**TEXT SECTION:**
— Start —

# Beer delivery - Best of both worlds!



## Demotic (9/6/15)

Hi all,

I'm reasonably new to Home Brewing and I am getting myself set up with all of the required equipment with a theory of "do it once and do it right".

I have a friend helping me out with the brewing equipment so that is already under way, but what I'm looking at doing is building a kegging system that offers a 'best of both worlds' approach between kegging and bottling. I have been reading through the forum and have learnt a lot in a short amount of time, but from what I can gather, nobody has been as adventurous (read crazy) to attempt something like this.

*My priorities are (in order):*
-Taste Quality/Experience
-Convenience
-Cost

I know the kegging vs bottling choice is a personal decision, but here is where I'm heading:
My beer will be tap served (nothing better than pouring your own brew from your tap in your own house!) from a little DIY machine as follows.

Utilise a Tap-A-Draft 6 litre bottle and modify the cap so that it can take a large bladder inside the bottle. There are a range of bladders that will do the job, especially considering the gas permeation requirements (you will see later why).

This way I can decide as I'm experimenting with different beer types if I want to force carb keg style or use sugar, bottle style.

— End —

**DATASET EXCERPTS:**
— Start —

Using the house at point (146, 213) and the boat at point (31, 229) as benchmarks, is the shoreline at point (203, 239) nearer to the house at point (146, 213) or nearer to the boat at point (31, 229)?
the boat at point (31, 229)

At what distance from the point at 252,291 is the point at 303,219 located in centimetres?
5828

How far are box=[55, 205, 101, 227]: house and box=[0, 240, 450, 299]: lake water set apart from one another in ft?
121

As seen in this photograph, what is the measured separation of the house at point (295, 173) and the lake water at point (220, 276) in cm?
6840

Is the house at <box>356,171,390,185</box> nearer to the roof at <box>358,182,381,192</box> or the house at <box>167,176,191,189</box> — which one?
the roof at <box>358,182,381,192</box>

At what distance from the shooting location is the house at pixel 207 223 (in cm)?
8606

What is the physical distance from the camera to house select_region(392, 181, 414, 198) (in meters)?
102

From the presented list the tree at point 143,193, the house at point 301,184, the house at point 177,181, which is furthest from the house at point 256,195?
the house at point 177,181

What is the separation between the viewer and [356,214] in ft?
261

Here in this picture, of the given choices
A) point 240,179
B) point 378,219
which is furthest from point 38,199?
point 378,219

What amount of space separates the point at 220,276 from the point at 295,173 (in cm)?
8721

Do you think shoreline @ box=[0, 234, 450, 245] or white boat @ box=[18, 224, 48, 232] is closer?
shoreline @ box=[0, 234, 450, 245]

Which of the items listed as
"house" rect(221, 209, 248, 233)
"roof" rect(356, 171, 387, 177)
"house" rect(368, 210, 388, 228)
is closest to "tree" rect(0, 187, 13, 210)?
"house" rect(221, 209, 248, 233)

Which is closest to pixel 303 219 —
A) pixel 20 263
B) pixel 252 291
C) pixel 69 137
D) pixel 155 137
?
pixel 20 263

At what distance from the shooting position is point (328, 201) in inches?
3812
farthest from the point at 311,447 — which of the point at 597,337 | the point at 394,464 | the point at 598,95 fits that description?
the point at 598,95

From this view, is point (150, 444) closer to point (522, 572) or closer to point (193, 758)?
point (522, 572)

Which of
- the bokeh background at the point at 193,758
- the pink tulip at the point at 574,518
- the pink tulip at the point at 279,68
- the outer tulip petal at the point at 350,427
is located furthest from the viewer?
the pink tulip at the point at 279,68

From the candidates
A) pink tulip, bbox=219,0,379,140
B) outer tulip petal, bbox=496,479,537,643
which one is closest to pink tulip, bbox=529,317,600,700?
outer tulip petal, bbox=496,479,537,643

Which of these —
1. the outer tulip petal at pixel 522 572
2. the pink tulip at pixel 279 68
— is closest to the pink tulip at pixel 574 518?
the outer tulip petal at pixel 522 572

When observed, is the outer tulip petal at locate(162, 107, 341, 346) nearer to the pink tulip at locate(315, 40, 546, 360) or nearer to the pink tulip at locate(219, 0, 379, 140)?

— End —

**INSTRUCTIONS TO FOLLOW:**
Quote the beer delivery post from "Utilise a Tap-A-Draft" up to and including "see later why).". The records have no role in this exercise.

**FINAL RESULT:**
Utilise a Tap-A-Draft 6 litre bottle and modify the cap so that it can take a large bladder inside the bottle. There are a range of bladders that will do the job, especially considering the gas permeation requirements (you will see later why).